The president’s aluminum and steel tariffs draw both criticism and cheers, but this time there’s something different
On March 8 President Donald Trump signed orders to impose a 10 percent tariff on aluminum and 25 percent tariff on steel imported from all countries except Canada and Mexico.
This move doesn’t seem to appear popular with many people, including the GOP establishment, mainstream media, and possibly former White House Chief Economic Adviser Gary Cohn, who in president’s words is “seriously a globalist.” Cohn resigned last week.
“We are extremely worried about the consequences of a trade war and are urging the White House to not advance with this plan,” House Speaker Paul Ryan’s spokesperson said in a statement.

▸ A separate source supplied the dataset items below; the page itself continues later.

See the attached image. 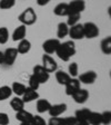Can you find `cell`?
<instances>
[{
	"label": "cell",
	"mask_w": 111,
	"mask_h": 125,
	"mask_svg": "<svg viewBox=\"0 0 111 125\" xmlns=\"http://www.w3.org/2000/svg\"><path fill=\"white\" fill-rule=\"evenodd\" d=\"M16 5V0H0V9L7 10L11 9Z\"/></svg>",
	"instance_id": "cell-30"
},
{
	"label": "cell",
	"mask_w": 111,
	"mask_h": 125,
	"mask_svg": "<svg viewBox=\"0 0 111 125\" xmlns=\"http://www.w3.org/2000/svg\"><path fill=\"white\" fill-rule=\"evenodd\" d=\"M39 86H40V83L38 82V79H37L34 75H31L30 77H29V88L37 91V89L39 88Z\"/></svg>",
	"instance_id": "cell-34"
},
{
	"label": "cell",
	"mask_w": 111,
	"mask_h": 125,
	"mask_svg": "<svg viewBox=\"0 0 111 125\" xmlns=\"http://www.w3.org/2000/svg\"><path fill=\"white\" fill-rule=\"evenodd\" d=\"M80 85H81V83L79 82L78 78H71L65 85L66 86V94H67L68 96H72L76 92L81 88Z\"/></svg>",
	"instance_id": "cell-9"
},
{
	"label": "cell",
	"mask_w": 111,
	"mask_h": 125,
	"mask_svg": "<svg viewBox=\"0 0 111 125\" xmlns=\"http://www.w3.org/2000/svg\"><path fill=\"white\" fill-rule=\"evenodd\" d=\"M51 107V103H50L48 99H38L37 101V111H38V113H46L49 111V108Z\"/></svg>",
	"instance_id": "cell-19"
},
{
	"label": "cell",
	"mask_w": 111,
	"mask_h": 125,
	"mask_svg": "<svg viewBox=\"0 0 111 125\" xmlns=\"http://www.w3.org/2000/svg\"><path fill=\"white\" fill-rule=\"evenodd\" d=\"M61 121L63 125H76L77 124V118L75 116H67V117H61Z\"/></svg>",
	"instance_id": "cell-35"
},
{
	"label": "cell",
	"mask_w": 111,
	"mask_h": 125,
	"mask_svg": "<svg viewBox=\"0 0 111 125\" xmlns=\"http://www.w3.org/2000/svg\"><path fill=\"white\" fill-rule=\"evenodd\" d=\"M18 19L23 26H31L37 21V13L32 7H28L19 15Z\"/></svg>",
	"instance_id": "cell-2"
},
{
	"label": "cell",
	"mask_w": 111,
	"mask_h": 125,
	"mask_svg": "<svg viewBox=\"0 0 111 125\" xmlns=\"http://www.w3.org/2000/svg\"><path fill=\"white\" fill-rule=\"evenodd\" d=\"M88 123L90 125H101V113L91 112L89 115Z\"/></svg>",
	"instance_id": "cell-27"
},
{
	"label": "cell",
	"mask_w": 111,
	"mask_h": 125,
	"mask_svg": "<svg viewBox=\"0 0 111 125\" xmlns=\"http://www.w3.org/2000/svg\"><path fill=\"white\" fill-rule=\"evenodd\" d=\"M85 38L92 39L99 36V28L94 22H85L82 25Z\"/></svg>",
	"instance_id": "cell-3"
},
{
	"label": "cell",
	"mask_w": 111,
	"mask_h": 125,
	"mask_svg": "<svg viewBox=\"0 0 111 125\" xmlns=\"http://www.w3.org/2000/svg\"><path fill=\"white\" fill-rule=\"evenodd\" d=\"M57 56L63 62H69V59L76 55V45L72 40L65 42L58 46L56 50Z\"/></svg>",
	"instance_id": "cell-1"
},
{
	"label": "cell",
	"mask_w": 111,
	"mask_h": 125,
	"mask_svg": "<svg viewBox=\"0 0 111 125\" xmlns=\"http://www.w3.org/2000/svg\"><path fill=\"white\" fill-rule=\"evenodd\" d=\"M30 49H31V42H29L28 39L25 38L19 42V45L17 47L18 54H27V52H30Z\"/></svg>",
	"instance_id": "cell-20"
},
{
	"label": "cell",
	"mask_w": 111,
	"mask_h": 125,
	"mask_svg": "<svg viewBox=\"0 0 111 125\" xmlns=\"http://www.w3.org/2000/svg\"><path fill=\"white\" fill-rule=\"evenodd\" d=\"M101 52L104 55H110L111 54V37L108 36L107 38L102 39V42L100 44Z\"/></svg>",
	"instance_id": "cell-25"
},
{
	"label": "cell",
	"mask_w": 111,
	"mask_h": 125,
	"mask_svg": "<svg viewBox=\"0 0 111 125\" xmlns=\"http://www.w3.org/2000/svg\"><path fill=\"white\" fill-rule=\"evenodd\" d=\"M30 123L31 125H47V122L44 121V118L41 117L40 115H34Z\"/></svg>",
	"instance_id": "cell-33"
},
{
	"label": "cell",
	"mask_w": 111,
	"mask_h": 125,
	"mask_svg": "<svg viewBox=\"0 0 111 125\" xmlns=\"http://www.w3.org/2000/svg\"><path fill=\"white\" fill-rule=\"evenodd\" d=\"M68 32H69V26H68L66 22H60L59 25H58V28H57L58 39L65 38L66 36H68Z\"/></svg>",
	"instance_id": "cell-24"
},
{
	"label": "cell",
	"mask_w": 111,
	"mask_h": 125,
	"mask_svg": "<svg viewBox=\"0 0 111 125\" xmlns=\"http://www.w3.org/2000/svg\"><path fill=\"white\" fill-rule=\"evenodd\" d=\"M72 98L76 103L78 104H83L85 102L88 101L89 98V92L87 89H83V88H80L79 91H77L75 94L72 95Z\"/></svg>",
	"instance_id": "cell-13"
},
{
	"label": "cell",
	"mask_w": 111,
	"mask_h": 125,
	"mask_svg": "<svg viewBox=\"0 0 111 125\" xmlns=\"http://www.w3.org/2000/svg\"><path fill=\"white\" fill-rule=\"evenodd\" d=\"M10 106H11V108L17 113V112L22 111V109L25 108V103H23V101L20 98V97L16 96L10 101Z\"/></svg>",
	"instance_id": "cell-21"
},
{
	"label": "cell",
	"mask_w": 111,
	"mask_h": 125,
	"mask_svg": "<svg viewBox=\"0 0 111 125\" xmlns=\"http://www.w3.org/2000/svg\"><path fill=\"white\" fill-rule=\"evenodd\" d=\"M32 116L34 115L30 112H27L26 109H22V111H19V112L16 113V118L20 123H26V122L30 123L31 120H32Z\"/></svg>",
	"instance_id": "cell-17"
},
{
	"label": "cell",
	"mask_w": 111,
	"mask_h": 125,
	"mask_svg": "<svg viewBox=\"0 0 111 125\" xmlns=\"http://www.w3.org/2000/svg\"><path fill=\"white\" fill-rule=\"evenodd\" d=\"M68 35L70 36V38L72 40H80V39L85 38L83 35V27L81 23H77L75 26L69 27V32Z\"/></svg>",
	"instance_id": "cell-7"
},
{
	"label": "cell",
	"mask_w": 111,
	"mask_h": 125,
	"mask_svg": "<svg viewBox=\"0 0 111 125\" xmlns=\"http://www.w3.org/2000/svg\"><path fill=\"white\" fill-rule=\"evenodd\" d=\"M27 87L25 85H23L22 83H18V82H15V83L12 84V86H11V91H12V93H15L17 96H22L23 94H25V92H26Z\"/></svg>",
	"instance_id": "cell-23"
},
{
	"label": "cell",
	"mask_w": 111,
	"mask_h": 125,
	"mask_svg": "<svg viewBox=\"0 0 111 125\" xmlns=\"http://www.w3.org/2000/svg\"><path fill=\"white\" fill-rule=\"evenodd\" d=\"M17 56H18V52H17V48H7L3 52V64L8 66L13 65V62L17 59Z\"/></svg>",
	"instance_id": "cell-8"
},
{
	"label": "cell",
	"mask_w": 111,
	"mask_h": 125,
	"mask_svg": "<svg viewBox=\"0 0 111 125\" xmlns=\"http://www.w3.org/2000/svg\"><path fill=\"white\" fill-rule=\"evenodd\" d=\"M90 113H91V111L89 108H81V109L76 111L75 117L77 118L78 122H88Z\"/></svg>",
	"instance_id": "cell-18"
},
{
	"label": "cell",
	"mask_w": 111,
	"mask_h": 125,
	"mask_svg": "<svg viewBox=\"0 0 111 125\" xmlns=\"http://www.w3.org/2000/svg\"><path fill=\"white\" fill-rule=\"evenodd\" d=\"M68 19H67V25L69 27L71 26H75L77 23H79V20L81 18V13H73V12H70L69 15L67 16Z\"/></svg>",
	"instance_id": "cell-26"
},
{
	"label": "cell",
	"mask_w": 111,
	"mask_h": 125,
	"mask_svg": "<svg viewBox=\"0 0 111 125\" xmlns=\"http://www.w3.org/2000/svg\"><path fill=\"white\" fill-rule=\"evenodd\" d=\"M42 67L48 72V73H53L58 70V64L50 55H43L42 56Z\"/></svg>",
	"instance_id": "cell-5"
},
{
	"label": "cell",
	"mask_w": 111,
	"mask_h": 125,
	"mask_svg": "<svg viewBox=\"0 0 111 125\" xmlns=\"http://www.w3.org/2000/svg\"><path fill=\"white\" fill-rule=\"evenodd\" d=\"M50 1H51V0H37V3H38V6H40V7H43V6L48 5Z\"/></svg>",
	"instance_id": "cell-38"
},
{
	"label": "cell",
	"mask_w": 111,
	"mask_h": 125,
	"mask_svg": "<svg viewBox=\"0 0 111 125\" xmlns=\"http://www.w3.org/2000/svg\"><path fill=\"white\" fill-rule=\"evenodd\" d=\"M111 123V112L110 111H104L101 113V124L103 125H110Z\"/></svg>",
	"instance_id": "cell-32"
},
{
	"label": "cell",
	"mask_w": 111,
	"mask_h": 125,
	"mask_svg": "<svg viewBox=\"0 0 111 125\" xmlns=\"http://www.w3.org/2000/svg\"><path fill=\"white\" fill-rule=\"evenodd\" d=\"M3 64V52L0 50V65Z\"/></svg>",
	"instance_id": "cell-39"
},
{
	"label": "cell",
	"mask_w": 111,
	"mask_h": 125,
	"mask_svg": "<svg viewBox=\"0 0 111 125\" xmlns=\"http://www.w3.org/2000/svg\"><path fill=\"white\" fill-rule=\"evenodd\" d=\"M9 123H10V120H9L8 114L0 112V125H8Z\"/></svg>",
	"instance_id": "cell-36"
},
{
	"label": "cell",
	"mask_w": 111,
	"mask_h": 125,
	"mask_svg": "<svg viewBox=\"0 0 111 125\" xmlns=\"http://www.w3.org/2000/svg\"><path fill=\"white\" fill-rule=\"evenodd\" d=\"M39 98V94L37 91H34V89H31L29 88V87H27L26 92H25V94L22 95V101L23 103L26 104V103H30V102H34L36 101V99Z\"/></svg>",
	"instance_id": "cell-15"
},
{
	"label": "cell",
	"mask_w": 111,
	"mask_h": 125,
	"mask_svg": "<svg viewBox=\"0 0 111 125\" xmlns=\"http://www.w3.org/2000/svg\"><path fill=\"white\" fill-rule=\"evenodd\" d=\"M61 44L60 40L58 38H54V39H47L46 42L42 44V49L44 50L47 55H51L53 52H56L57 50L58 46Z\"/></svg>",
	"instance_id": "cell-6"
},
{
	"label": "cell",
	"mask_w": 111,
	"mask_h": 125,
	"mask_svg": "<svg viewBox=\"0 0 111 125\" xmlns=\"http://www.w3.org/2000/svg\"><path fill=\"white\" fill-rule=\"evenodd\" d=\"M47 125H63L61 117H51Z\"/></svg>",
	"instance_id": "cell-37"
},
{
	"label": "cell",
	"mask_w": 111,
	"mask_h": 125,
	"mask_svg": "<svg viewBox=\"0 0 111 125\" xmlns=\"http://www.w3.org/2000/svg\"><path fill=\"white\" fill-rule=\"evenodd\" d=\"M53 12L56 16H59V17H65V16H68L70 13L69 11V6L66 2H61L58 3L53 9Z\"/></svg>",
	"instance_id": "cell-16"
},
{
	"label": "cell",
	"mask_w": 111,
	"mask_h": 125,
	"mask_svg": "<svg viewBox=\"0 0 111 125\" xmlns=\"http://www.w3.org/2000/svg\"><path fill=\"white\" fill-rule=\"evenodd\" d=\"M9 39V31L6 27H0V44L5 45Z\"/></svg>",
	"instance_id": "cell-29"
},
{
	"label": "cell",
	"mask_w": 111,
	"mask_h": 125,
	"mask_svg": "<svg viewBox=\"0 0 111 125\" xmlns=\"http://www.w3.org/2000/svg\"><path fill=\"white\" fill-rule=\"evenodd\" d=\"M20 125H31V123H28V122H26V123H20Z\"/></svg>",
	"instance_id": "cell-41"
},
{
	"label": "cell",
	"mask_w": 111,
	"mask_h": 125,
	"mask_svg": "<svg viewBox=\"0 0 111 125\" xmlns=\"http://www.w3.org/2000/svg\"><path fill=\"white\" fill-rule=\"evenodd\" d=\"M32 75L38 79V82L40 84H44L49 81L50 78V74L42 67L41 65H36L34 67V72H32Z\"/></svg>",
	"instance_id": "cell-4"
},
{
	"label": "cell",
	"mask_w": 111,
	"mask_h": 125,
	"mask_svg": "<svg viewBox=\"0 0 111 125\" xmlns=\"http://www.w3.org/2000/svg\"><path fill=\"white\" fill-rule=\"evenodd\" d=\"M69 6V11L73 13H81L85 9V2L83 0H72Z\"/></svg>",
	"instance_id": "cell-12"
},
{
	"label": "cell",
	"mask_w": 111,
	"mask_h": 125,
	"mask_svg": "<svg viewBox=\"0 0 111 125\" xmlns=\"http://www.w3.org/2000/svg\"><path fill=\"white\" fill-rule=\"evenodd\" d=\"M68 74L71 78H76L78 76V64L77 62H71L68 67Z\"/></svg>",
	"instance_id": "cell-31"
},
{
	"label": "cell",
	"mask_w": 111,
	"mask_h": 125,
	"mask_svg": "<svg viewBox=\"0 0 111 125\" xmlns=\"http://www.w3.org/2000/svg\"><path fill=\"white\" fill-rule=\"evenodd\" d=\"M79 82L82 84H85V85H90V84H93L97 79V74L96 72L93 70H89V72H85V73L81 74L79 76Z\"/></svg>",
	"instance_id": "cell-11"
},
{
	"label": "cell",
	"mask_w": 111,
	"mask_h": 125,
	"mask_svg": "<svg viewBox=\"0 0 111 125\" xmlns=\"http://www.w3.org/2000/svg\"><path fill=\"white\" fill-rule=\"evenodd\" d=\"M76 125H90L88 122H77Z\"/></svg>",
	"instance_id": "cell-40"
},
{
	"label": "cell",
	"mask_w": 111,
	"mask_h": 125,
	"mask_svg": "<svg viewBox=\"0 0 111 125\" xmlns=\"http://www.w3.org/2000/svg\"><path fill=\"white\" fill-rule=\"evenodd\" d=\"M66 111H67V104L61 103V104L51 105V107L49 108L48 113H49V115L51 117H59L60 115H62Z\"/></svg>",
	"instance_id": "cell-10"
},
{
	"label": "cell",
	"mask_w": 111,
	"mask_h": 125,
	"mask_svg": "<svg viewBox=\"0 0 111 125\" xmlns=\"http://www.w3.org/2000/svg\"><path fill=\"white\" fill-rule=\"evenodd\" d=\"M26 35H27V27L23 26V25H20L13 30L12 40L13 42H20V40L26 38Z\"/></svg>",
	"instance_id": "cell-14"
},
{
	"label": "cell",
	"mask_w": 111,
	"mask_h": 125,
	"mask_svg": "<svg viewBox=\"0 0 111 125\" xmlns=\"http://www.w3.org/2000/svg\"><path fill=\"white\" fill-rule=\"evenodd\" d=\"M12 94V91H11V87L9 86H1L0 87V101H5V99L9 98Z\"/></svg>",
	"instance_id": "cell-28"
},
{
	"label": "cell",
	"mask_w": 111,
	"mask_h": 125,
	"mask_svg": "<svg viewBox=\"0 0 111 125\" xmlns=\"http://www.w3.org/2000/svg\"><path fill=\"white\" fill-rule=\"evenodd\" d=\"M56 79L60 85H66L68 82L71 79V77L69 76V74L63 72V70H57L56 73Z\"/></svg>",
	"instance_id": "cell-22"
}]
</instances>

Senate Majority Leader Mitch McConnell (R-KY) toned down the concern in a measured way to reporters. “I think the best way to characterize where most Republican senators are right now, including myself, is genuine concern that this not escalate into something much broader.”
Paul Krugman, a Nobel prize-winner for his theory on global trade and a distinguished professor of economics, said in a March 8 New York Times article, “There’s near-universal consensus among both economists and business leaders that Donald Trump’s tariffs on steel and aluminum are a bad idea.”
Heads and Tails
President Trump’s policy has two sides to the coin. On one side, it is almost guaranteed to meet near-universal oppositions from establishment lawmakers, globalist business elites, and academia. On the other side, it is bound to be warmly embraced by working class Americans.

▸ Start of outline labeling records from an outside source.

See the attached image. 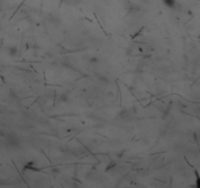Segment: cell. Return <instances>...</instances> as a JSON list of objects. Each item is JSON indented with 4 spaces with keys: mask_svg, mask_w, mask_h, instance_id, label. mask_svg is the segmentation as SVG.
Segmentation results:
<instances>
[{
    "mask_svg": "<svg viewBox=\"0 0 200 188\" xmlns=\"http://www.w3.org/2000/svg\"><path fill=\"white\" fill-rule=\"evenodd\" d=\"M8 53L11 57H16L19 54V49L17 46H10L8 48Z\"/></svg>",
    "mask_w": 200,
    "mask_h": 188,
    "instance_id": "7a4b0ae2",
    "label": "cell"
},
{
    "mask_svg": "<svg viewBox=\"0 0 200 188\" xmlns=\"http://www.w3.org/2000/svg\"><path fill=\"white\" fill-rule=\"evenodd\" d=\"M165 6H167L170 9H174L177 6V0H162Z\"/></svg>",
    "mask_w": 200,
    "mask_h": 188,
    "instance_id": "6da1fadb",
    "label": "cell"
},
{
    "mask_svg": "<svg viewBox=\"0 0 200 188\" xmlns=\"http://www.w3.org/2000/svg\"><path fill=\"white\" fill-rule=\"evenodd\" d=\"M195 175H196V187H198L200 188V176H199V174L197 171H195Z\"/></svg>",
    "mask_w": 200,
    "mask_h": 188,
    "instance_id": "3957f363",
    "label": "cell"
}]
</instances>
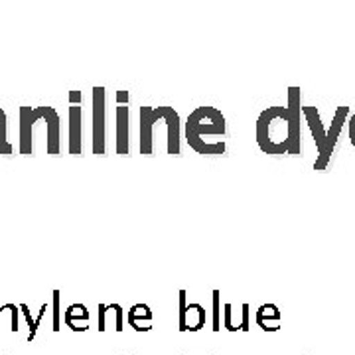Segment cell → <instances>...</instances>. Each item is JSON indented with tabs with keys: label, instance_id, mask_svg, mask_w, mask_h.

There is an exception this time: a global business executive joined the president’s call to right the wrong in America’s trade practice with foreign countries.

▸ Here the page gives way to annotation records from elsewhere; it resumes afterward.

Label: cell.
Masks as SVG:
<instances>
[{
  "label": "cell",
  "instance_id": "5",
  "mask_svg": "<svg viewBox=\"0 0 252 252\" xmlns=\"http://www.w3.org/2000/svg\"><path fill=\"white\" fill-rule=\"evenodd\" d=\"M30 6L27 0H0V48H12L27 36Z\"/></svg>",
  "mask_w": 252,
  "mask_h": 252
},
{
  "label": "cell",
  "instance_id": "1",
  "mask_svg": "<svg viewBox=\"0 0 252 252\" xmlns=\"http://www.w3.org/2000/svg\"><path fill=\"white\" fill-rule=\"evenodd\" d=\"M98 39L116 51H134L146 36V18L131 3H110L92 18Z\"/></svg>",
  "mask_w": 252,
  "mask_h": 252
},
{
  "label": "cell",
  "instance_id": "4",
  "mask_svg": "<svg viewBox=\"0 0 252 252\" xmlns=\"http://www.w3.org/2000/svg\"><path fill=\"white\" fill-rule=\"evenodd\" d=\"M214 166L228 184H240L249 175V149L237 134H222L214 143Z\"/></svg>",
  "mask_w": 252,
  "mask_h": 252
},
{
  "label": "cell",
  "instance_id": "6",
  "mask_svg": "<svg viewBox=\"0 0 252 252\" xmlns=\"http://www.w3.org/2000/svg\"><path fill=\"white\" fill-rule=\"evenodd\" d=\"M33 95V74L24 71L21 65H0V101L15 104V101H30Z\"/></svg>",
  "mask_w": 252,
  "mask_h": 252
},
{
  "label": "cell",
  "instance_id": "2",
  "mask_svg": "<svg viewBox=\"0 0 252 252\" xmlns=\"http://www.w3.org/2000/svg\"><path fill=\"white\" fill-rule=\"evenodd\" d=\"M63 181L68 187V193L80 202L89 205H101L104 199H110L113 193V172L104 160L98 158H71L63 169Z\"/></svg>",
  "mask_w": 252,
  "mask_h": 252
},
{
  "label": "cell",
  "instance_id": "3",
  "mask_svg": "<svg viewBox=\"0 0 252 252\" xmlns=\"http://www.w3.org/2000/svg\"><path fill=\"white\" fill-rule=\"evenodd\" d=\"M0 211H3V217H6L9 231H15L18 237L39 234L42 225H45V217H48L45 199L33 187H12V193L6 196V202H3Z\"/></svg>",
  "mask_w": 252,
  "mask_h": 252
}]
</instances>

Last Wednesday, Tesla CEO Elon Musk responded to President Trump’s tweet with a call to action on China trade practice. Musk said he was “against import duties in general, but the current rules make things very difficult. It’s like competing in an Olympic race wearing lead shoes.”
Tesla sells its cutting-edge electric vehicles globally and has a production plan of selling 500,000 vehicles a year by 2018.
In his tweet, Musk expressed his frustration over the unfair trade practices of China. Musk said no “US auto company is allowed to own even 50% of their own factory in China, but there are five 100% China-owned EV auto companies in the US.”
Musk indicated what he wants is a fair and reciprocal deal, nothing more, nothing less. He said his company “raised this with the prior administration and nothing happened. Just want a fair outcome, ideally where tariffs/rules are equally moderate. Nothing more. Hope this does not seem unreasonable.”
Level Playing Field
Musk’s experience seem to echo the situation described by President Trump in his March 1 meeting with representatives from the steel and aluminum industries in the White House Cabinet Room.
“We have the big aluminum companies in the United States,” said the president. “And they’ve been very unfairly treated by bad policy, by bad trade deals, by other countries. They’ve been horribly treated by other countries, and they have not been properly represented. More importantly, because of that, workers in our country have not been properly represented.”
U.S. Steel CEO David Burritt and United Aluminum Corp. president John Lapides are among the industry representatives who attended the meeting with President Trump.
Lapides said, “We’re in a situation where competing unfairly has meant that there’s been capital depletion in our business, a lack of investment. And that lack of investment is reflected in a loss of jobs in America. And it’s all been a matter of unfair competition. And we need a level playing field, or we’re going to lose our manufacturing infrastructure and the national security issues that surround having a vibrant, capable manufacturing sector.”
Burrit concurred. “We are not protectionists. We want a level playing field.”
According to the White House statement, President Trump’s trade policy is based on three principles—free, fair, and reciprocal—and includes the following five pillars:
- Supporting our national security by ensuring economic security.
- Strengthening the United States economy so it benefits all Americans.
- Negotiating trade deals that result in prosperity for more Americans.
- Enforcing and defending trade laws so bad actors no longer take advantage of the US.
- Reforming the WTO to promote rules for efficient markets, expanded trade, and greater wealth for all nations.
The president didn’t seem to be too bothered by the trade war.
“When we’re behind every single country, trade wars aren’t so bad,” Trump said in a press conference last Tuesday at the White House with Swedish Prime Minister Stefan Lofven. “The trade war hurts them, not us.”